Belge bölümü →

╔══

15 Temmuz'da birbirlerinden habersiz çıktıkları sokakta Ankara Emniyet Müdürlüğü önünde yine birbirlerinden habersiz gazi olan Köroğlu kardeşler o geceyi hala dün gibi yaşıyor.
Kuddusi Köroğlu(57): Yeğenimin düğünü vardı, düğünden çıktık eve gelip televizyonu açtım. Baktım ki Başkomutan Erdoğan konuşma yapıyor 'halkının gücünün üstünde güç yoktur. Meydanlara bekliyorum' deyince bizde çoluk çocuk arabaya dolduk ve kendimizi sokağa attık. Niyetimiz Külliye'ye ulaşmaktı. Ama Ankara Emniyet Müdürlüğü'nde önümüz darbeciler tarafından kesildi. "Arkadaşlar bu vatan bizim, dönmeyin yılmayalım. Niye korkuyoruz? Allah'ını seven, vatanını seven dönmesin" diye bağırdım. Darbecilere karşı kol kola girerek ilerledik. 15 metre kalmadan bize ateş açmaya başladılar. Bacağıma kurşun isabet ettiği için kalkamadım, yine de pes etmeden üzerlerine yürümeyi istedim. Kardeşimle aynı saatlerde, birbirimizden habersiz bir şekilde aynı yere gitmişiz. O gece kardeşimi görmedim. Hastanedeyken ailemin moralinin bozuk olduğunu görünce,"Yaralanan benim, siz neden bu kadar üzgünsünüz' dedim. Kardeşim Nevzat'ın durumunun iyi olmadığını ve sürekli kan kaybettiğini öğrendim. Öyle olunca ben de orada ikinci bir yara aldım. Kardeş candır, o an anladım.

╚══

Sağlanan bilgiler →
╔══

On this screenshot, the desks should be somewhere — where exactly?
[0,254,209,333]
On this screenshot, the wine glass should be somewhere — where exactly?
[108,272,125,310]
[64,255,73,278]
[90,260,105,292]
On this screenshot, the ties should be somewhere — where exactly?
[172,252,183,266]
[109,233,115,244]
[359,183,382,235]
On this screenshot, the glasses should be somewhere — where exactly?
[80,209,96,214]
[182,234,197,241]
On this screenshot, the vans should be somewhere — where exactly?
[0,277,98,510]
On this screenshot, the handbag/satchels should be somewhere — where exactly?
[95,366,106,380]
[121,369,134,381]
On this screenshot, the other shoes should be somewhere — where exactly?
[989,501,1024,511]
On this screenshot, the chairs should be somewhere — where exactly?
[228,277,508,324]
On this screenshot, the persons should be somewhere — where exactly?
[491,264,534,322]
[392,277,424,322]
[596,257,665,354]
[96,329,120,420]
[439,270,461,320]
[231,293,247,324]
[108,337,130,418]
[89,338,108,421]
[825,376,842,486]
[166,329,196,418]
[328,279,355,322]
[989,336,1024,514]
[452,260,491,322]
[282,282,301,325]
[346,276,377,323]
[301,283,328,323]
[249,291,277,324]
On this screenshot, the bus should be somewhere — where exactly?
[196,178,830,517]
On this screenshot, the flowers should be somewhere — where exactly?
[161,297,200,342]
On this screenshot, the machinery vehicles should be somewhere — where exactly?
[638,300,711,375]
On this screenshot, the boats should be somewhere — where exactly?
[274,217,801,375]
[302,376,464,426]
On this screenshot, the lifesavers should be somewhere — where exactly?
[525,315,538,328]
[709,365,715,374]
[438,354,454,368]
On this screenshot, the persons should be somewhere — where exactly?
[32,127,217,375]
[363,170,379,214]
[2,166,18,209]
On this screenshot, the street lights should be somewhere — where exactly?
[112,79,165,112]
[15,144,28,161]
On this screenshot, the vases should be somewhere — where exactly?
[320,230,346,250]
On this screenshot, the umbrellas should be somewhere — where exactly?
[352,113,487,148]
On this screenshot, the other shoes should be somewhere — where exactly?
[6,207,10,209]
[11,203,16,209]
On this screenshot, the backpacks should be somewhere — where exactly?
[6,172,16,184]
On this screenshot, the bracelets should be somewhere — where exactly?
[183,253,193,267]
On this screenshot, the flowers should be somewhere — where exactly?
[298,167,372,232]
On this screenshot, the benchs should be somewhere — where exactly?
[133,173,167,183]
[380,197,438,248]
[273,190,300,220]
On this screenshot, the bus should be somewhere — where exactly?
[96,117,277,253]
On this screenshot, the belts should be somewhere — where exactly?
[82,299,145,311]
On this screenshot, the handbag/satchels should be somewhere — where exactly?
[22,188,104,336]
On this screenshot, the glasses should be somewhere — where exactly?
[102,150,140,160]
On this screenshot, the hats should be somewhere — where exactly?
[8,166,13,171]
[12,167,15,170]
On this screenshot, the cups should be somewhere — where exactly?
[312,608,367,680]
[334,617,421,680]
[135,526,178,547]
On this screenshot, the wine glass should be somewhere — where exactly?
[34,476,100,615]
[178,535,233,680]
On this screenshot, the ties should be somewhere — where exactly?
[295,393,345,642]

╚══

Görevler →
1. Köroğlu kardeşlerle ilgili metne göre:
(a) Kuddusi Köroğlu eve gelip televizyonu açmadan önce nereden çıkmıştı?
(b) Kuddusi Köroğlu ve ailesi sokağa çıktıklarında nereye ulaşmayı amaçlıyordu?
(c) Kuddusi Köroğlu hastanedeyken kardeşi Nevzat hakkında ne öğrendi?
2. Köroğlu kardeşlerle ilgili metni kaldığı yerden sürdürür müsünüz?
Kayıtlara başvurmaya gerek yoktur.

Beklenen yanıtlar →
1.
(a) Yeğeninin düğününden.
(b) Külliye'ye.
(c) Nevzat'ın durumunun iyi olmadığını ve sürekli kan kaybettiğini.

2.
BİR ÖMÜR GİBİYDİ
Nevzat Köroğlu(55): Bu
ülkede çok kahramanı
harcadılar,
Menderes'i,
Özal'ı, Muhsin
Yazıcıoğlu gibi
niceleri...
Şimdi
sırada
mazlumların
yanında
duran Başkan
Erdoğan vardı,
ben nasıl evimde
durabilirdim. Ölürsem
de ülkemde, ülkem için
ölürüm. Ankara Emniyet'i
önünde yolu kesen tankın
üzerine çıkarak askerlere,
"Bu oyuna gelmeyin" dedim.
Ardından helikopterler geldi
ve bizi taradılar. Bacağımdan kurşun
yedim. Yoğun bakıma girdim
ama ağabeyimin vurulduğunu öğrenince,
"Beni hemen ağabeyime götürün"
dedim. 3 ay sonra kardeşimi sağ
salim görebildim.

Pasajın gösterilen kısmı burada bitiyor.